BenchBox Test Quality Guidelines

This document defines standards for writing effective, maintainable tests in BenchBox.

Core Principles

  1. Test Behavior, Not Implementation - Tests should verify what the code does, not how it does it.

  2. Distinct Purpose - Every test should have a unique, documented purpose.

  3. Fail Meaningfully - When a test fails, the failure message should clearly indicate what’s wrong.

  4. Minimal Brittleness - Tests should not break due to unrelated changes.

Anti-Patterns to Avoid

1. Enum/Constant Count Tests

Bad: Testing that a collection has a specific count.

# BAD - breaks when tables are added/removed
def test_table_count():
    assert len(TABLES) == 21

Good: Test structural properties or specific members.

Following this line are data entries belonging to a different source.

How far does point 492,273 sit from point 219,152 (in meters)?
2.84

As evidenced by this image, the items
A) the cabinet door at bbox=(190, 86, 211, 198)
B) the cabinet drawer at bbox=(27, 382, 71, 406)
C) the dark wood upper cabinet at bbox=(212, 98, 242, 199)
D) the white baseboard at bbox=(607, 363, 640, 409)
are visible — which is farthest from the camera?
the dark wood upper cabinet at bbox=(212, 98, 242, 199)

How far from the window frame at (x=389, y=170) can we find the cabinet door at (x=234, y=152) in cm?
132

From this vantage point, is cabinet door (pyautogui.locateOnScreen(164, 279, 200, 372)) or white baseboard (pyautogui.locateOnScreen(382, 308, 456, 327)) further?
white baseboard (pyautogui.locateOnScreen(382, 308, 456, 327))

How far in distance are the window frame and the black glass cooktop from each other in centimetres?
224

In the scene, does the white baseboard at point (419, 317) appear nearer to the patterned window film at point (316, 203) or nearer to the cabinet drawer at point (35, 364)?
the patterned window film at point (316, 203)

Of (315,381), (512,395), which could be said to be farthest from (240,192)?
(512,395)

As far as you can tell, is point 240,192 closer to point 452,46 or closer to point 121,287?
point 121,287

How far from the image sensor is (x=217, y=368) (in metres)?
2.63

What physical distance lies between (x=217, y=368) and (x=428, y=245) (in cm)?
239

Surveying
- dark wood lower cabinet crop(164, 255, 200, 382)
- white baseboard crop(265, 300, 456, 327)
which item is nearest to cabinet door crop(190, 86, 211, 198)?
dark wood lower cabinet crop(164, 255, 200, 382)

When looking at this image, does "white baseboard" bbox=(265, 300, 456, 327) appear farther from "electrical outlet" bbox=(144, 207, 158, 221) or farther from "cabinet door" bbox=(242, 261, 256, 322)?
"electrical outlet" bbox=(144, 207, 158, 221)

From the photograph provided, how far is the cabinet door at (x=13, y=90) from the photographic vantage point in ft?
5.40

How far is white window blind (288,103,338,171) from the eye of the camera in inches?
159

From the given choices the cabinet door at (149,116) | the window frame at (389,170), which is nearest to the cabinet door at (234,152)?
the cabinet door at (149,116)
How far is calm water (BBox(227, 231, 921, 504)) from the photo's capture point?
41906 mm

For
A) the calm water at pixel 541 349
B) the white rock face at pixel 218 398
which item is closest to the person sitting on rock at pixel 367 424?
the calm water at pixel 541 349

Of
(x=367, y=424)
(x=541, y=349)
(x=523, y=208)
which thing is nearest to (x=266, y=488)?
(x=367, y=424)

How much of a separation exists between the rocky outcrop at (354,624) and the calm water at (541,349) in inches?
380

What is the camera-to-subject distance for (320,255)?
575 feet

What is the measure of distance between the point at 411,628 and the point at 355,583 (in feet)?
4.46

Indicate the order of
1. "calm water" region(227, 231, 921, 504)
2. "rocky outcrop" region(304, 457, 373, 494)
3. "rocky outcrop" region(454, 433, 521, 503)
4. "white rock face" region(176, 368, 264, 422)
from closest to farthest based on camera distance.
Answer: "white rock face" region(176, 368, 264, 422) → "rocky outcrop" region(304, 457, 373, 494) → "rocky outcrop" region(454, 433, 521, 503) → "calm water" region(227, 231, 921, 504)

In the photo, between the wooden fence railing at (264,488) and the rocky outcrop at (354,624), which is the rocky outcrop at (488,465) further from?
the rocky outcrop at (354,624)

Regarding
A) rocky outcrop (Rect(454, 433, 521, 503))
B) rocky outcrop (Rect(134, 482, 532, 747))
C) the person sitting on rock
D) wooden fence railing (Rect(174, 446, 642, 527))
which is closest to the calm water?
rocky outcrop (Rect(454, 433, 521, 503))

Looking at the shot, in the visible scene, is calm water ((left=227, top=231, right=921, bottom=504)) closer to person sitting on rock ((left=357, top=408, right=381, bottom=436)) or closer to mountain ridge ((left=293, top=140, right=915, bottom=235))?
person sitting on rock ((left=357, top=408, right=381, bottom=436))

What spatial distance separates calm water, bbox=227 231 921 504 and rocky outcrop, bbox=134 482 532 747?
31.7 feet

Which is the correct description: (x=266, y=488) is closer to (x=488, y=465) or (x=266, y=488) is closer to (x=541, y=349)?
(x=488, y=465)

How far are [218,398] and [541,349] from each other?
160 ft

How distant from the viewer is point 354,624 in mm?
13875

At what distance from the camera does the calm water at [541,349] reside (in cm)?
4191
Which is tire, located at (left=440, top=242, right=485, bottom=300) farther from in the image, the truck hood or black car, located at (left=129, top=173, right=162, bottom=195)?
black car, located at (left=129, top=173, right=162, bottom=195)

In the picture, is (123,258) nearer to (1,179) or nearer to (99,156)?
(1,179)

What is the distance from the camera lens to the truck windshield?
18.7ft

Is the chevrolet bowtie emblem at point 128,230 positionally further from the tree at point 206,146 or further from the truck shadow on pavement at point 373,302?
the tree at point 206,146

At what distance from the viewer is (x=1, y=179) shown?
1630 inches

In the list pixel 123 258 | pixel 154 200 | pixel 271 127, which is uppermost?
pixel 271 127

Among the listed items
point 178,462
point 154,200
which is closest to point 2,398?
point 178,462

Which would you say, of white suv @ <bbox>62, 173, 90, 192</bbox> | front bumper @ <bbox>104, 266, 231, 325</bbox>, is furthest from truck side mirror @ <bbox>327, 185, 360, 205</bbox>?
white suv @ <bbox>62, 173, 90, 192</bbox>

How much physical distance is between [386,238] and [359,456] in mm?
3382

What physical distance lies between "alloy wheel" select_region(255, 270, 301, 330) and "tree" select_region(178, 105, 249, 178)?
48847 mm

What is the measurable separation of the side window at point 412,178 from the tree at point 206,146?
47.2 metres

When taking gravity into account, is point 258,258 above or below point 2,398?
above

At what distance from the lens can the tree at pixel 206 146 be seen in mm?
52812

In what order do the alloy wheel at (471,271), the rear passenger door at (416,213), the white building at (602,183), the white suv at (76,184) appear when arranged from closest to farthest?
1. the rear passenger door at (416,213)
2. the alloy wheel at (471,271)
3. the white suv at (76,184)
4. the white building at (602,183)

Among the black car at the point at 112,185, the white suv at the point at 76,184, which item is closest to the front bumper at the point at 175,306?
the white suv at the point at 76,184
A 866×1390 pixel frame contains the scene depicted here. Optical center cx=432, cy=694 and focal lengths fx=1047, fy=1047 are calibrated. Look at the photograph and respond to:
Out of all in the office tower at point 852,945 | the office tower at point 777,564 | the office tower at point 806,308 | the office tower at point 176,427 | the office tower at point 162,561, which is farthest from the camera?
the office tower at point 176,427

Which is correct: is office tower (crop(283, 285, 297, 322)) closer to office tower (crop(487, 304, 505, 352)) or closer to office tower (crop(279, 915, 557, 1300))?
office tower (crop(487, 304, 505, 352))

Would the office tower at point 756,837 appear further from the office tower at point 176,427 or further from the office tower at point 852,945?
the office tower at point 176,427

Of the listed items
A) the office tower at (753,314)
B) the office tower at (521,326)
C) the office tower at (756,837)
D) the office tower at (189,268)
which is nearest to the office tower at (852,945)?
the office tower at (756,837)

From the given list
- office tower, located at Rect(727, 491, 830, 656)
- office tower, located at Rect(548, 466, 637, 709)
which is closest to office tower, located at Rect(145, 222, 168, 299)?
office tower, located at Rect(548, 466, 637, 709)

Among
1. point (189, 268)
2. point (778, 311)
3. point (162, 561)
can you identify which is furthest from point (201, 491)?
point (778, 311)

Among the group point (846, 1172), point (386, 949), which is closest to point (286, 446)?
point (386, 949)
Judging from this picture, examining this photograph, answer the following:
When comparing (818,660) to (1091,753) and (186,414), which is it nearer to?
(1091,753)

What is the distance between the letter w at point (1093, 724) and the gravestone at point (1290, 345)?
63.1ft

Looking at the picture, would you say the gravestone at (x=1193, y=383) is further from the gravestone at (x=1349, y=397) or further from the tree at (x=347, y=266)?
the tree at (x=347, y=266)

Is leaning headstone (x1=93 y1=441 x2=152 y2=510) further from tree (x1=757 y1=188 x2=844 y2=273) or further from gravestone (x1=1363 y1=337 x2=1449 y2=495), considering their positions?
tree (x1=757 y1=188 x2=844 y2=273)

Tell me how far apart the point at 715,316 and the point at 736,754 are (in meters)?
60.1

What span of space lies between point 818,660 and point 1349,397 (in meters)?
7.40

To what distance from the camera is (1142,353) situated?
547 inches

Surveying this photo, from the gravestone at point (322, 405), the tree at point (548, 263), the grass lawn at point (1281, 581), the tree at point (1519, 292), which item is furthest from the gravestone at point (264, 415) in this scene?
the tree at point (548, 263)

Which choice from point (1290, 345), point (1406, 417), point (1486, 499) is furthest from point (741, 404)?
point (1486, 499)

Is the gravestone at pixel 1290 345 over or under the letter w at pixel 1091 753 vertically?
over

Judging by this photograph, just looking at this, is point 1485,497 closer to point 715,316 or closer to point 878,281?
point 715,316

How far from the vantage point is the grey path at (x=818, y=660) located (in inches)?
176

# GOOD - tests behavior, not implementation detail
def test_all_tables_have_required_columns():
    for table in TABLES:
        assert table.has_primary_key()
        assert "created_at" in table.column_names

# GOOD - tests specific requirements
def test_required_tables_present():
    required = {"users", "orders", "products"}
    assert required.issubset(set(TABLES.keys()))

2. Tautological Assertions

Bad: Asserting something that would raise an exception anyway.

# BAD - import_module raises ImportError on failure, never returns None
module = importlib.import_module("mypackage")
assert module is not None  # Redundant

# BAD - constructor raises on failure
obj = MyClass()
assert obj is not None  # Redundant

Good: Remove redundant assertions or replace with meaningful ones.

# GOOD - just import (failure = ImportError with clear message)
importlib.import_module("mypackage")

# GOOD - verify behavior after construction
obj = MyClass()
assert obj.is_initialized
assert obj.config == expected_config

3. Trivial isinstance Checks Without Follow-up

Bad: Checking type without verifying content.

# BAD - doesn't verify the dict has expected content
result = get_stats()
assert isinstance(result, dict)

Good: Verify structure or content.

# GOOD - verifies both type and content
result = get_stats()
assert isinstance(result, dict)
assert "row_count" in result
assert result["row_count"] >= 0

4. Constant Equality Tests

Bad: Testing that a constant equals its expected value.

# BAD - just duplicates the constant definition
def test_default_scale():
    assert DEFAULT_SCALE == 0.01

Good: Test that the constant is used correctly.

# GOOD - tests that default is actually applied
def test_default_scale_applied():
    benchmark = TPCH()  # No scale_factor arg
    assert benchmark.scale_factor == 0.01

5. Over-Specification

Bad: Testing format/structure instead of behavior.

# BAD - tests format, not correctness
def test_query_format():
    query = generate_query(1)
    assert query.startswith("SELECT")
    assert "FROM" in query
    assert query.endswith(";")

Good: Test that the query works correctly.

# GOOD - tests actual behavior
def test_query_returns_expected_rows():
    query = generate_query(1)
    result = conn.execute(query)
    assert len(result) == expected_count

Valid Uses of is not None

Sometimes assert x is not None is appropriate:

# VALID - function legitimately returns None for invalid input
plan = parser.parse(malformed_input)
if plan is not None:  # Parser returns None for unparseable input
    assert plan.logical_root is not None
# VALID - optional field that should be present in this test case
result = get_user(user_id)
assert result.email is not None  # Some users might not have email

The key distinction: use is not None when None is a valid return value that you want to explicitly check for, not when the function would raise an exception instead.

Good Test Characteristics

  1. Validates behavior that could break - The test would fail if the feature regressed.

  2. Tests edge cases and error conditions - Happy path + error handling.

  3. Prevents known regressions - Captures bugs that were fixed.

  4. Documents expected behavior - Reading the test shows what the code should do.

  5. Is independent and deterministic - No order dependencies, no flakiness.

  6. Has a clear, descriptive name - test_empty_input_returns_empty_list not test_func1.

Test Organization

Naming Convention

def test_<what>_<condition>_<expected_result>():
    """Optional docstring explaining why this test exists."""
    ...

# Examples:
def test_parse_valid_json_returns_dict():
def test_connection_timeout_raises_error():
def test_empty_table_generates_no_rows():

Docstrings

Add docstrings when the test name isn’t self-explanatory:

def test_sf10_customer_count():
    """TPC-H spec requires exactly 1.5M customers at SF=10.

    This is a compliance requirement, not an arbitrary count.
    Ref: TPC-H Specification v3.0.1, Section 4.2.2
    """
    assert get_customer_count(scale_factor=10) == 1_500_000

Coverage vs. Quality

High test coverage with low-quality tests provides false confidence. Prefer:

  • 80% coverage with meaningful tests

  • Over 100% coverage with trivial assertions

When in doubt, ask: “If this test passes, what have I actually verified?”